WHAT YOU NEED TO DO:
1. In the passage on Longfield and utility, what did Longfield focus on as the important consideration instead of long-run price?
2. Reproduce the Longfield passage between "Author Concept Summary/Quotes" and "supply and demand.", inclusive, replacing "long-run price" with "long-term price".
3. Write the next part of the passage on Longfield's theory of demand, picking up after its last sentence.

PAGE TEXT:
— start —

Author Concept Summary/Quotes Sources

Mountifort Longfield on Utility - Dictionary of Arguments

Rothbard II 122
Value theory/subjective utility/Longfield/Rothbard: In value theory, Longfield worked out the subjective theory of value and price more fully than had been accomplished before in Great Britain. He concentrated firmly on market price as the important consideration rather than long-run price, and also showed that both are in any case determined by supply and demand.
Marginalism: Longfield broke important new ground in his detailed marginal analysis of demand. Here he worked out the concept of consumer demand as a schedule, related to sets of prices, and even developed the idea of individual falling demand schedules as the fundamental basis of aggregate market demand.
Demand/Longfield: (…) Longfield showed that market demand curves are constituted by a spectrum of supramarginal, marginal, and submarginal buyers, each with different intensities of demand. Furthermore, ‘the measure of the intensity of any person's demand for any commodity is the amount which he would be willing and able to give for it, rather than remain without it, or forego the gratification which it is calculated to afford him’.

— end —

ENTRIES PROVIDED:
— start —

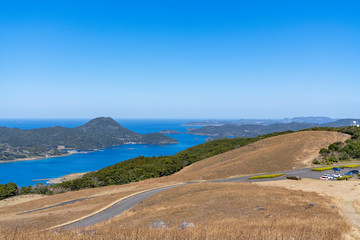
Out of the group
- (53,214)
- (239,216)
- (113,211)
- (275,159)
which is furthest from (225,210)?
(275,159)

— end —

RESPONSES TO THE TASKS:
1. Market price.

2.
Author Concept Summary/Quotes Sources

Mountifort Longfield on Utility - Dictionary of Arguments

Rothbard II 122
Value theory/subjective utility/Longfield/Rothbard: In value theory, Longfield worked out the subjective theory of value and price more fully than had been accomplished before in Great Britain. He concentrated firmly on market price as the important consideration rather than long-term price, and also showed that both are in any case determined by supply and demand.

3.
Price/Longfield: Yet, of course, despite the different intensities of demand, all
Rothbard II 123
exchanges will be at the same market price. If, then, ‘the price is attempted to be raised one degree beyond this sum, the demanders, who by the change cease to be purchasers, must be those the intensity of whose demand was precisely measured by the former price... Thus the market price is measured by the demand, which being of the least intensity, yet leads to actual purchases’. In short, the marginal demand becomes a key to the determination of price.
Supply/Longfiled: In his analysis of supply, Longfield showed that the supply relevant to the real, day-to-day market price is a previously produced stock of a good now fixed for the immediate present period (in short, what would now be called a vertical supply curve for the immediate market period). Furthermore, Longfield saw clearly, in contrast to Ricardo, that cost of production in no sense determines price; at most, it contributes indirectly to that determination by affecting the extent of supply. His analysis comes close to the later Austrian theory by brilliantly pointing out that the effect of cost on supply comes from the expectations of producers in deciding how much of a good to make and put on the market. Thus the cost of production acts by its influence on the supply, ‘since men will not produce commodities unless with the reasonable expectation of selling them for more than the cost of producing them’.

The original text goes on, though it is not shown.